Estereograma vez primera
Secreto del Mantel
Había algo hipnótico en la espera. El vapor de la cocina traía el aroma de los frijoles recién hechos, y el murmullo de mis abuelos llenaba la sala. Yo estaba allí, sentado a la mesa, escuchando sus historias como quien oye una música de fondo, con la mirada perdida en el hule que cubría la madera.
El mantel tenía un patrón repetitivo, una red de figuras que se extendía de punta a punta. Mientras cenábamos y las voces se mezclaban con el tintineo de las cucharas, mis ojos dejaron de enfocar. Fue entonces cuando el mundo se desdobló.
De antemano, no parecía haber nada extraño, pero de pronto, la superficie plana del mantel cobró una profundidad imposible. Una impresión extraña me recorrió el cuerpo; mi mente, llena de sorpresa, no lograba entender cómo las figuras empezaban a cobrar vida.
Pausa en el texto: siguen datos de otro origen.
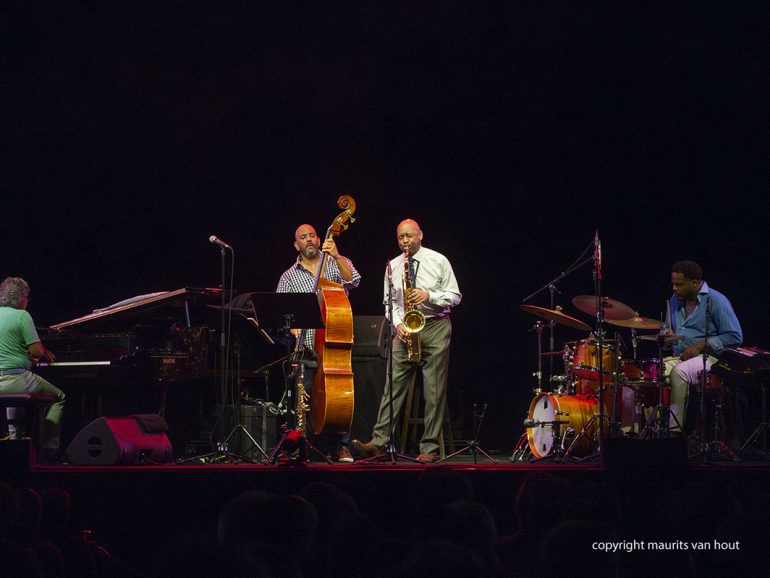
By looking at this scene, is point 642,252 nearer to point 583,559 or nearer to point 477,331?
point 477,331

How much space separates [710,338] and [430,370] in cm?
263

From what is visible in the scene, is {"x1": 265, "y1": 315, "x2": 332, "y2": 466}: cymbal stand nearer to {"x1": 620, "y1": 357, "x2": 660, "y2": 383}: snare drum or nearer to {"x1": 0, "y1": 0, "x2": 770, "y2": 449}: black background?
{"x1": 0, "y1": 0, "x2": 770, "y2": 449}: black background

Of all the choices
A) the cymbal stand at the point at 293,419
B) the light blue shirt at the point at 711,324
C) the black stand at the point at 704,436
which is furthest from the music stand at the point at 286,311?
the light blue shirt at the point at 711,324

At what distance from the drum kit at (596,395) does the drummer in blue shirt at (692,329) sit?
154mm

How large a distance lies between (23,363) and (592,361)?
16.9ft

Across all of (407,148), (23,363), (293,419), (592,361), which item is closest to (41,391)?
(23,363)

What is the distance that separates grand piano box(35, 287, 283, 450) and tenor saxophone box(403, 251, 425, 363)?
1.44 metres

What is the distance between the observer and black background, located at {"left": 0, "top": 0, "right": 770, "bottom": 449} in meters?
9.22

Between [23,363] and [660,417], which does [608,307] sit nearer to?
[660,417]

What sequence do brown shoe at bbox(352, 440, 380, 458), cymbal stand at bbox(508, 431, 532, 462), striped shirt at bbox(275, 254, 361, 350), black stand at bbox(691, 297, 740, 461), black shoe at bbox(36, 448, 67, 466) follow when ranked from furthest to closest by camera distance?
cymbal stand at bbox(508, 431, 532, 462), striped shirt at bbox(275, 254, 361, 350), brown shoe at bbox(352, 440, 380, 458), black stand at bbox(691, 297, 740, 461), black shoe at bbox(36, 448, 67, 466)

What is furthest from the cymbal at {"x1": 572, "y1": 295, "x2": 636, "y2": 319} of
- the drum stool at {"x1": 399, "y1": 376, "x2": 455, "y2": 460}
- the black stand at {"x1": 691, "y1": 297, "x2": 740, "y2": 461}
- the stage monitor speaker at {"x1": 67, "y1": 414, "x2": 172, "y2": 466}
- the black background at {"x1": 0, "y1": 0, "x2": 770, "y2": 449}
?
the stage monitor speaker at {"x1": 67, "y1": 414, "x2": 172, "y2": 466}

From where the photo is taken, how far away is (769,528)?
2.50 metres

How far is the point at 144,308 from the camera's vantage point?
745 cm

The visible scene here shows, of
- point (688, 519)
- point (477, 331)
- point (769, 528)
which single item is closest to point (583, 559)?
point (769, 528)
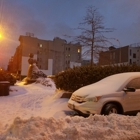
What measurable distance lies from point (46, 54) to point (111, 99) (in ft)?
164

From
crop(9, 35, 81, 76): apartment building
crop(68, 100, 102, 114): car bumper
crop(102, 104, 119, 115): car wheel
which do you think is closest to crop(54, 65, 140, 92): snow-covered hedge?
crop(68, 100, 102, 114): car bumper

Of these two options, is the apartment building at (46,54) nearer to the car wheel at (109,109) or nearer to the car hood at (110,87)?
the car hood at (110,87)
No era un simple dibujo: era un estereograma natural.
Las siluetas amarillas que estaban estampadas en el tejido comenzaron a moverse, saltando fuera del patrón, flotando en un relieve que solo yo podía ver. El mantel ya no era tela, era un paisaje tridimensional que vibraba ante mis ojos.
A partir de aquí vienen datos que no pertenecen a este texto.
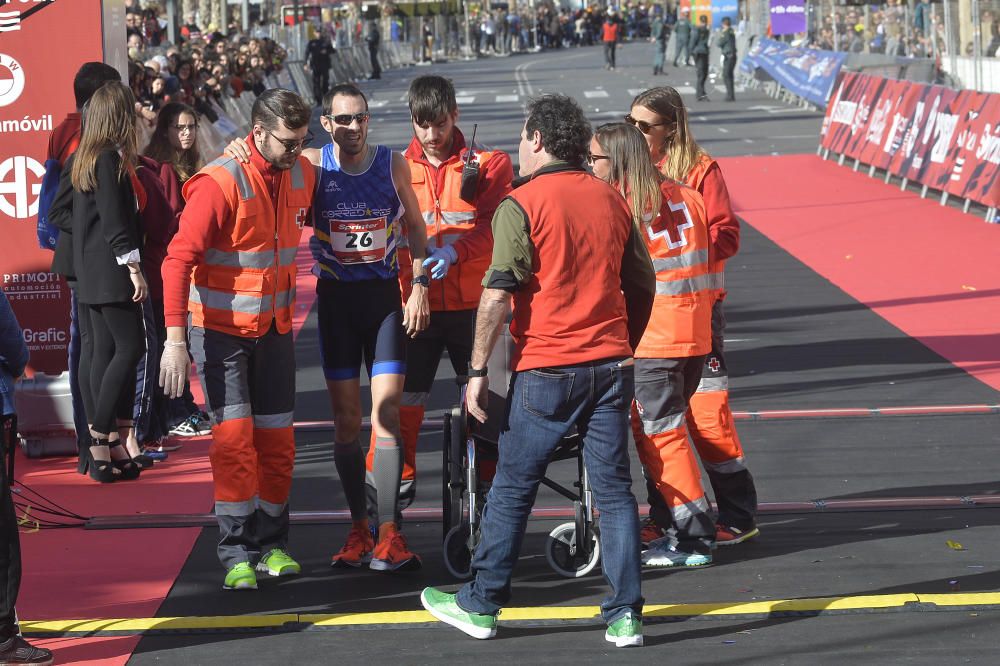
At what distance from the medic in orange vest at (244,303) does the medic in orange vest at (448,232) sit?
570 millimetres

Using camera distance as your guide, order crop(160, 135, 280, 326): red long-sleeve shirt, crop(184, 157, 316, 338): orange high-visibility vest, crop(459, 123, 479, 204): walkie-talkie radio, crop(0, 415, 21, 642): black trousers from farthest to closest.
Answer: crop(459, 123, 479, 204): walkie-talkie radio, crop(184, 157, 316, 338): orange high-visibility vest, crop(160, 135, 280, 326): red long-sleeve shirt, crop(0, 415, 21, 642): black trousers

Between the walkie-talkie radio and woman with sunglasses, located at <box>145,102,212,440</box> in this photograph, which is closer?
the walkie-talkie radio

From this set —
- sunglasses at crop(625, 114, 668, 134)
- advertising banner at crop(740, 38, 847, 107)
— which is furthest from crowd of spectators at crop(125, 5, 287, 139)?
advertising banner at crop(740, 38, 847, 107)

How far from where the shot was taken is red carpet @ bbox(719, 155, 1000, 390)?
37.9 feet

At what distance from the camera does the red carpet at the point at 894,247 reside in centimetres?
1155

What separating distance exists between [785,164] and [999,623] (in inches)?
733

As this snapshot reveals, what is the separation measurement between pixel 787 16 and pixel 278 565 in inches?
1331

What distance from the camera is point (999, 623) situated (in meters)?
5.45

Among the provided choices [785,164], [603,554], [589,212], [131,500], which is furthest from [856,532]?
[785,164]

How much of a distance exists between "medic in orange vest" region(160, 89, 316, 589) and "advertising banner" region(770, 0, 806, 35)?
1306 inches

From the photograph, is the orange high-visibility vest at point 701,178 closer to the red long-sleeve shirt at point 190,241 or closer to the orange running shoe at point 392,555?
the orange running shoe at point 392,555

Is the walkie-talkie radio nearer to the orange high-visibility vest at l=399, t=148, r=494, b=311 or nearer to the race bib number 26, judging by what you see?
the orange high-visibility vest at l=399, t=148, r=494, b=311

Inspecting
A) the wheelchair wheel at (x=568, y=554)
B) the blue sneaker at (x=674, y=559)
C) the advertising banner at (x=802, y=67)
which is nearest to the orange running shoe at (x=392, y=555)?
the wheelchair wheel at (x=568, y=554)

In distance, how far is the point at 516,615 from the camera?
223 inches
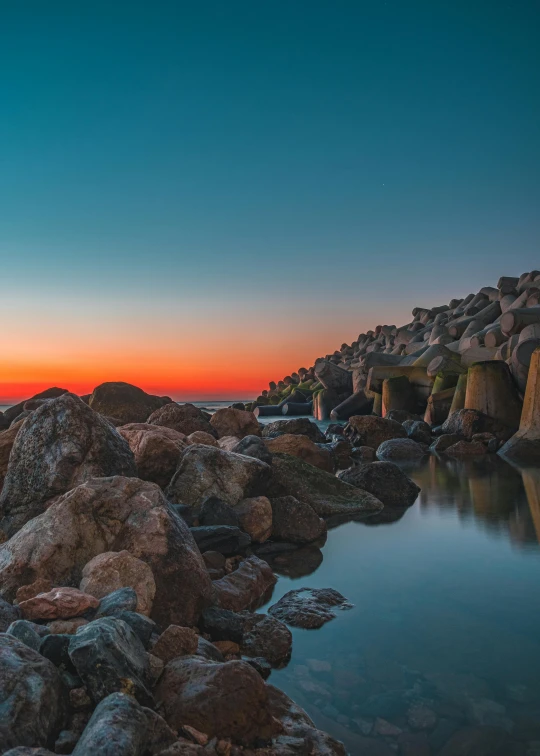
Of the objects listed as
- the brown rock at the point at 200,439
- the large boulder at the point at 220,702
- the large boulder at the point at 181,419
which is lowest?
the large boulder at the point at 220,702

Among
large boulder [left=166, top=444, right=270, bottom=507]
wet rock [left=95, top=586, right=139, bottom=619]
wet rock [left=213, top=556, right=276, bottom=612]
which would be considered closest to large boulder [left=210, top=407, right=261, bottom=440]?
large boulder [left=166, top=444, right=270, bottom=507]

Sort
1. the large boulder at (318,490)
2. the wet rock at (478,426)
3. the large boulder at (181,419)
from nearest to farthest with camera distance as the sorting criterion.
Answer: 1. the large boulder at (318,490)
2. the large boulder at (181,419)
3. the wet rock at (478,426)

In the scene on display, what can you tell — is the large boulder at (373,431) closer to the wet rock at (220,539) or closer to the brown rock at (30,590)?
the wet rock at (220,539)

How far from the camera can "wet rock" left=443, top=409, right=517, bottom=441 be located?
15727 millimetres

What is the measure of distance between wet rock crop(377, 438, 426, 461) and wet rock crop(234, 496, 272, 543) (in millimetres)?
8380

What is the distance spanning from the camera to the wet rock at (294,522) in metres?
6.15

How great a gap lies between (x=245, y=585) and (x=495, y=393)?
13.1 meters

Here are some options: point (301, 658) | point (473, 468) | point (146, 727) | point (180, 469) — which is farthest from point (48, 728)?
point (473, 468)

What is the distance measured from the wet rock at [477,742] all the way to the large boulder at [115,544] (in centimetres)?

Me invadió un destello de miedo, esa precaución infantil ante lo inexplicable. Cerré los ojos con fuerza, intentando regresar a la realidad sólida. Me quedé un momento a oscuras, temiendo volver a mirar, pero la curiosidad fue más fuerte. Al abrir los ojos e intentar intentarlo de nuevo, el truco sucedió igualmente. El mantel volvió a abrirse como un abismo de formas amarillas.
Finalmente, el hechizo se rompió con un sonido familiar. El plato aterrizó frente a mí; los frijoles estaban servidos, humeantes y reales, devolviéndome al mundo donde las cosas, por fin, se quedaban quietas.